Source text -
So, to all those folks who say "why would I want to know about shooting with a [brand x]", you might be surprised.

Thanks for the excellent site, by the way. Hope you can keep doing what you're doing.

No harm no foul Mike, I love my micro 4/3 mirrorless. I love my Canon 5D III. I love my Nikon FM2s sitting in a box in the basement !! But: I never use the latter; I mostly use the mirrorless (several times a week); When I want the best possible file to work from, I tote the Canon (several times a month). But every day, often more than once a day, I click on TOP. In fact I use my iPhone to check for TOP postings more often than I use it to take photos !!

For me it has always been 90% head work and 10% camera. Any camera will do when all I have is one. Thank goodness for the one though.

I have a lot of cameras, but my current favorite is a champagne Nikon F3T (snob factor regarding the champagne and T, but the memories unfold!) and a Lensbaby. The Phase One is collecting dust and I just let my students take my Fuji x100t for a spin. Love to share the excitement of discovery with gear. One student said he prefers his T5 because the Fuji did not capture the egret in the canal close enough. And so it goes ...

If it'll make you feel any better, I hang around TOP quite alot, and I
1. Wouldn't touch a micro 4/3 camera with a ten feet long pole. I mean, come on, the sensors on these are just ridiculously tiny. Not serious at all.
2. Would't touch a digital Fuji camera with the aforementioned staff. Because they killed the last type 100 instant filmpack on the planet. And I took it very personally.

It really DOES NOT matter.

For anyone who cares, I started out with Nikons and used them professionally for more than 17 years. I then switched to Canons and I still own a lot of Canon equipment although it doesn't get much use these days. Twice I've used Leicas for several years each time, both professionally and personally. I've used Olympus equipment for a few years, however, I mostly favored the standard 4/3 E system over micro 4/3. Within the past 12 months I've pretty much switched 100% to Fuji equipment except for the times I use a Ricoh GRII. At the time I was using it, I considered each brand to be the best for my purposes. At no time did I feel any of these cameras was so much better than the other brands that I needed to reshoot my older photos.

Even a Leica R8?

[All right, I did once refer to the R8 as "The Hunchback of Solms." But if YOU like it, I'm still fine with that. :-) --Mike]

I just think a lot of people use M43rds cameras. More than the sales numbers imply. I look for used lenses on ebay every once and a while and I always see a huge number available for 43rds. Not so much for fuji.
I still shoot:
Kodak slr/n
Sigma sd14
Pentacon 6 6x6 film
And 43rds cameras, E3 and now GM5.

Oddly though for 43rds Olympus did an excellent job with cameras and lenses.
Now in M43rds, I think Panasonic lenses and cameras are better than the Olympus offerings.

Provided data -
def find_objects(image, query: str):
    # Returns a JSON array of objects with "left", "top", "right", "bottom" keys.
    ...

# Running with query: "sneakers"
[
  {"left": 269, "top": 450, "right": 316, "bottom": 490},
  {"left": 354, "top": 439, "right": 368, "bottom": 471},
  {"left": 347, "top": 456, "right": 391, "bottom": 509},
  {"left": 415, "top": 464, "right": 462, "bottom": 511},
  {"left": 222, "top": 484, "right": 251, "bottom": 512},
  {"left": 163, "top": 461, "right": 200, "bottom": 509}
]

...

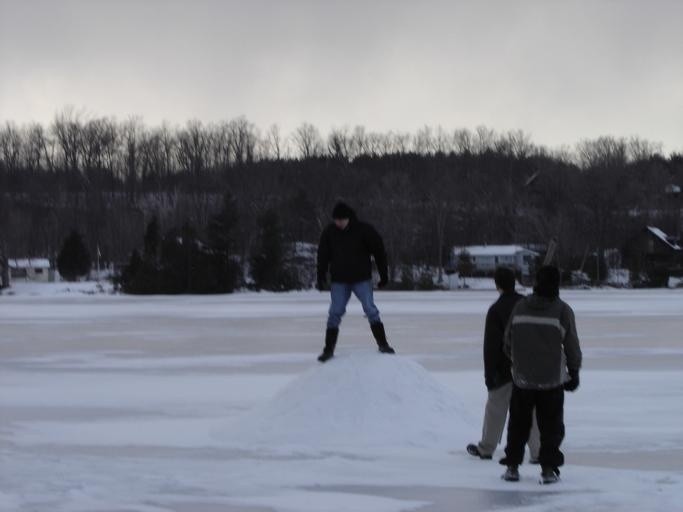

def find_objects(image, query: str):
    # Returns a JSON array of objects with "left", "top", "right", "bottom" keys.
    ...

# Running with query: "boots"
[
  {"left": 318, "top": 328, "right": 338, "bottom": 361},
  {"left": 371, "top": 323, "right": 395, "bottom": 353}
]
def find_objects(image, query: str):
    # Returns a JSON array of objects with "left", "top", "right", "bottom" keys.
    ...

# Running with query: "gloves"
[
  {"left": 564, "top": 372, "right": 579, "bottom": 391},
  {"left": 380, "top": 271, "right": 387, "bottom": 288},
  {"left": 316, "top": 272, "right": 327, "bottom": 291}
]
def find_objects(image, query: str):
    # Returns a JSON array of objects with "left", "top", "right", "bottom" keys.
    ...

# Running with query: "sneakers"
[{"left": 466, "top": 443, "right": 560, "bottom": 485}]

...

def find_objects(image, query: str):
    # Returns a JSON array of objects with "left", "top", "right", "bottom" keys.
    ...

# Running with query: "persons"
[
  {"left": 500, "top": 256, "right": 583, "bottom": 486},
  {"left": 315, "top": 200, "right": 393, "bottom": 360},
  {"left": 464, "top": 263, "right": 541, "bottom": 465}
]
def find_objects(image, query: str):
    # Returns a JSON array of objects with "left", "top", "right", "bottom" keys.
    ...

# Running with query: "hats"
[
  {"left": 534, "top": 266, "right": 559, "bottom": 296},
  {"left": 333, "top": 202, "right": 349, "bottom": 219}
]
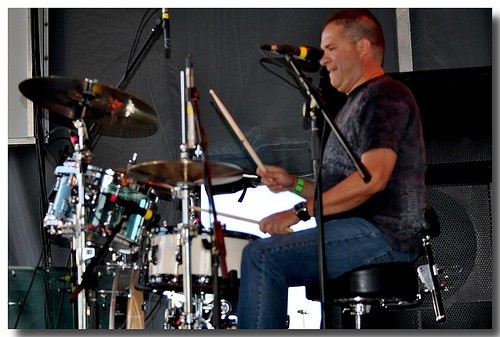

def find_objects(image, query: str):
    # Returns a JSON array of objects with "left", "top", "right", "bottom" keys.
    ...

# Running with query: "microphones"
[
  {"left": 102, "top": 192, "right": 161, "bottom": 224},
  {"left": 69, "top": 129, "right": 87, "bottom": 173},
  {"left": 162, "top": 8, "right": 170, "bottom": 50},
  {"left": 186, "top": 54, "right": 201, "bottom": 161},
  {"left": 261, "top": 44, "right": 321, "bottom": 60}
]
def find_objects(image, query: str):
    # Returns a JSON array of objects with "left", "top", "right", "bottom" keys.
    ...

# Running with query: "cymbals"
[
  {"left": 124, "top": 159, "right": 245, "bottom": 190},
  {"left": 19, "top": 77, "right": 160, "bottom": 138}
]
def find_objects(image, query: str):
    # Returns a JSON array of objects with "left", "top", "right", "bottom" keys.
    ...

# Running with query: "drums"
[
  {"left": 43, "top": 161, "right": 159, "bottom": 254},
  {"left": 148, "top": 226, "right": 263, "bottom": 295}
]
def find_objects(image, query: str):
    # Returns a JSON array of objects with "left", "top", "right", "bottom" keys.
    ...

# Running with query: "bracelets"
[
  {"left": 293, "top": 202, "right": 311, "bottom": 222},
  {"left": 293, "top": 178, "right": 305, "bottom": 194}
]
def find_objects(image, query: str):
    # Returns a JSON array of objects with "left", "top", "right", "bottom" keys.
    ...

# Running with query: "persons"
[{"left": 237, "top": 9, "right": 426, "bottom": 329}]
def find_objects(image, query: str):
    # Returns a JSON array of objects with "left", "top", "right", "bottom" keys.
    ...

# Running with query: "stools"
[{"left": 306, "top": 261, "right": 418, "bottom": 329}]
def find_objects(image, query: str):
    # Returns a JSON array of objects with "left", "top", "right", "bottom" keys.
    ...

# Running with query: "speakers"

Written tasks -
A. Answer these questions from the reader comments on cameras:
(i) How often does the commenter who owns a Canon 5D III take it along?
(ii) What did Mike once call the Leica R8?
(iii) In micro 4/3, whose lenses and cameras does the final commenter think are better than the Olympus offerings?
B. Carry on the reader comments on cameras, starting after the last line.

Responses -
A.
(i) Several times a month, when the best possible file is wanted.
(ii) "The Hunchback of Solms."
(iii) Panasonic's.

B.
My 43rds lenses actually focus not too bad on the GM5.

Some people will take umbrage simply because you don't specifically praise the camera they use. In which case, you will never please them.

This site has mostly been about photography, not gear, which is why I read it.

I think that MFT and Fuji have hit the mark with a particular demographic that largely represents TOP readers, which is that of mature enthusiasts. In other words, it doesn't surprise me that many of your members arrived at the same place you did.

Mike, reading your opening comment in the post reminds me that this is Photo Friday (????). That's a group I started a few years ago of like minded photographers tired of the "club think scene" where the kind of gear think you allude to is far from uncommon. We meet the last Friday of the month to share our prints, hang out, talk "photography" and share each others company. There's no moderator (just adults). You put your prints up, say what you want to about them and everyone can get up close and personal with them and offer their comments and critiques. We don't always agree, but when we do we do so RESPECTFULLY and COLLEGIALLY. Though I may not comment all that frequently, I keep coming back because TOP is like a daily Photo Friday - Respectful and Collegial. Thank You Mike.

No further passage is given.